Use of Anesthesia Induction Rooms Can Increase the Number of Urgent Orthopedic Cases Completed within 7 Hours

Abstract
Background: Mean turnover times and the time spent in the operating room (OR) can be reduced by concurrent induction of anesthesia. Previous studies of anesthesia induction outside the OR have concentrated either on anesthesia-controlled time or turnover time.
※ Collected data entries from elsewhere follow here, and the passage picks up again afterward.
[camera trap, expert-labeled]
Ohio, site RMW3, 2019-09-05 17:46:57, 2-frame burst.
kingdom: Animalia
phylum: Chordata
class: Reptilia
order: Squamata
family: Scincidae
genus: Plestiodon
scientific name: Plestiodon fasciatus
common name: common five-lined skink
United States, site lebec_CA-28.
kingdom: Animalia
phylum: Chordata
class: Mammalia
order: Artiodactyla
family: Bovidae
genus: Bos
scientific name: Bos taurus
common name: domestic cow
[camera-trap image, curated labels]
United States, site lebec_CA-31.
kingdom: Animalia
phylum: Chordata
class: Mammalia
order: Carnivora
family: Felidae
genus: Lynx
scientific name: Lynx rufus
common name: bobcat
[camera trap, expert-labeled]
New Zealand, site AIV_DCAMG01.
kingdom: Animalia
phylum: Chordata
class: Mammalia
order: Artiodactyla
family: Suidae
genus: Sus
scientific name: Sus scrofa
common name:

The goal of this study was to investigate the impact of an induction room model on the whole surgical process, its phases and delays between the phases, and the number of cases performed during the 7-h working day. Methods: A prospective analysis of OR times was conducted for 5 weeks with the traditional induction-in-the-OR model followed by 4 weeks with a new model: A team of two nurses and one anesthesiologist was added to one OR to perform parallel anesthesia induction in a separate induction room. The durations of phases of surgical process, number of completed cases between 7:45 am and 3:00 pm, and daily raw utilization of the OR were assessed. Results were compared to those measured before the intervention. Results: The mean nonoperative time was reduced by 45.6%, whereas surgery time remained unchanged. The time savings contributed to the concurrent anesthesia induction and the cut down in delays between the phases. The new model allowed one additional case to be performed during the 7-h working day. Conclusions: Anesthesia induction outside the OR can increase the number of surgical cases performed during a regular workday.